═══ Text ═══

Froh erzählt er: Gestern durfte ich schon einmal aufstehen. Zwar nur bis zur Toilette, aber immerhin. Heute, sagt er, heute ist mein großes Ziel die Dachterrasse. Da will ich hin – und du hilfst mir!

Die Dachterrasse - das erste Ziel

Wir ziehen los. Vorsichtig halte ich ihn an der Schulter. Er stützt sich auf mich. Erzählt dabei, dass er sich nicht gehen lassen will. Dass die Knochen noch verdammt weh tun. Aber – und das ist das entscheidende – er will auf diese Dachterrasse. Frische Luft! Sonne! Licht!

Raus aus diesem Medizinbunker.

Schleppend erreichen wir den Aufzug

Schleppend erreichen wir den Aufzug. Wir fahren die Stockwerke nach oben, beim Abbremsen des Lifts verzieht mein Freund ein wenig schmerzhaft das Gesicht. Tapfer schleichen wir über den Flur, der Tür zur Dachterrasse entgegen.

Wir sehen raus.

Ein Strahlen geht über sein Gesicht, ein Lächeln, ein tiefer Seufzer. „Ist das schön!“ sagt er.

═══ Liste der Datensätze ═══

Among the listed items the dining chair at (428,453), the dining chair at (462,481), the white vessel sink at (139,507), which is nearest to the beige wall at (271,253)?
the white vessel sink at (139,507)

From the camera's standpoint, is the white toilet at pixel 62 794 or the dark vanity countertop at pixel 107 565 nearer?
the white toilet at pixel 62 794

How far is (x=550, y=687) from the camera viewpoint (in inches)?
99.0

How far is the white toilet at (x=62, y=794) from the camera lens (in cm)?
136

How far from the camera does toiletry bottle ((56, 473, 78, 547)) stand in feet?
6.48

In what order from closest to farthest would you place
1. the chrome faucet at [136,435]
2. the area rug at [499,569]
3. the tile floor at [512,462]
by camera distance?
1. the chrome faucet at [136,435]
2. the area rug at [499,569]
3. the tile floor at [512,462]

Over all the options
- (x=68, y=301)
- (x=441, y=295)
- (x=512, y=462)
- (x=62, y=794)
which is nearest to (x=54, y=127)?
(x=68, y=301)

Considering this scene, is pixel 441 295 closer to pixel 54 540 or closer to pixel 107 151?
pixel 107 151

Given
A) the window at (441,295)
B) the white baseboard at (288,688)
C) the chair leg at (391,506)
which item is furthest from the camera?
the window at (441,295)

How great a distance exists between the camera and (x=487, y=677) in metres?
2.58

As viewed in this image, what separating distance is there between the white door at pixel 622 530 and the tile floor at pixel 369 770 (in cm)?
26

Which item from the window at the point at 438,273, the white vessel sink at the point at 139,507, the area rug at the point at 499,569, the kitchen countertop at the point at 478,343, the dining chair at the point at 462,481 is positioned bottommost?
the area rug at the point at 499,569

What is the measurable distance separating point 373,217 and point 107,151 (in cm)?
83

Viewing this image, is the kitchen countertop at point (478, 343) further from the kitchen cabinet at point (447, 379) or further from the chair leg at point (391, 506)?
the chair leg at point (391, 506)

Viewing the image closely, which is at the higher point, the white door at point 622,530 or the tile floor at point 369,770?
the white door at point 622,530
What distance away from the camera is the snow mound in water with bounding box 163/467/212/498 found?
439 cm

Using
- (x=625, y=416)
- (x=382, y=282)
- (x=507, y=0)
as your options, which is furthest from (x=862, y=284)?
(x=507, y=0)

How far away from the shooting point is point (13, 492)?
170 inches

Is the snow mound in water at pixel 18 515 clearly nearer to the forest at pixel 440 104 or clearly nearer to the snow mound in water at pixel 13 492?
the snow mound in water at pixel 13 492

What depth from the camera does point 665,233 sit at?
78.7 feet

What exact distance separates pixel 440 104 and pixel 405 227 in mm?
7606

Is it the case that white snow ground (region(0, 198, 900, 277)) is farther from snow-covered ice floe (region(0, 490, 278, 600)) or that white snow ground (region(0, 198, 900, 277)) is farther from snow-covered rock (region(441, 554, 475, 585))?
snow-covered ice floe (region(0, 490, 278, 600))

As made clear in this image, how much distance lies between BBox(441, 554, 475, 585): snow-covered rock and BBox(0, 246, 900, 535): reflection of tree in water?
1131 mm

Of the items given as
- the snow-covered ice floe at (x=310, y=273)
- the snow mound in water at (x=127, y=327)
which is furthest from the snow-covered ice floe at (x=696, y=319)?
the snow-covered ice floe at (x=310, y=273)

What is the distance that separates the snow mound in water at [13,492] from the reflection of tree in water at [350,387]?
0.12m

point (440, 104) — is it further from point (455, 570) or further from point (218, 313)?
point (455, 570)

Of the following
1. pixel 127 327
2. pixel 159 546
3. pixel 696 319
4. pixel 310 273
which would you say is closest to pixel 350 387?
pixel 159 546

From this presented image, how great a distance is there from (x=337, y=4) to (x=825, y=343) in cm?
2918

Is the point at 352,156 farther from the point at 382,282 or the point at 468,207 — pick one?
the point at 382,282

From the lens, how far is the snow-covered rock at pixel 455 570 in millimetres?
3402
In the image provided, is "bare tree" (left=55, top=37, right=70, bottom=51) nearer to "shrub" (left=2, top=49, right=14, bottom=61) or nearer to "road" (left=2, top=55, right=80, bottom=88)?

═══

→ **Bitte bearbeiten**:
A. Beantworte kurz diese Fragen zum Text über die Dachterrasse:
(i) Bis wohin durfte der Freund gestern schon aufstehen?
(ii) Womit fahren die beiden die Stockwerke nach oben?
(iii) Was sagt der Freund, als sie hinaussehen?
B. Schreib den Text über die Dachterrasse nach dem letzten Satz weiter.
Die Datensätze braucht man hier nicht.

→ **Die Antworten**:
A.
(i) Bis zur Toilette.
(ii) Mit dem Aufzug.
(iii) „Ist das schön!“

B.
Sehnsuchtsorte können sehr nüchtern sein

Ich schaue mich um. Eine stinknormale Dachterrasse ist das. Waschbetonplatten, kein Blumentopf, keine Bank, nur diese große Terrasse und darüber der Himmel. Sehnsuchtsorte können sehr nüchtern sein.

Offenbar sieht das Paradies für jeden Menschen sehr unterschiedlich aus.

Gott kann das Paradies überall einrichten

Diese öde Dachterrasse war für meinen Freund der Sehnsuchtsort der letzten Tage gewesen. Seine ganze Energie hat er eingesetzt, um dahin zu kommen. Ich staune – und fange an mich mit ihm zu freuen.

Gott kann das Paradies offenbar überall einrichten, es ist aller Mühen wert!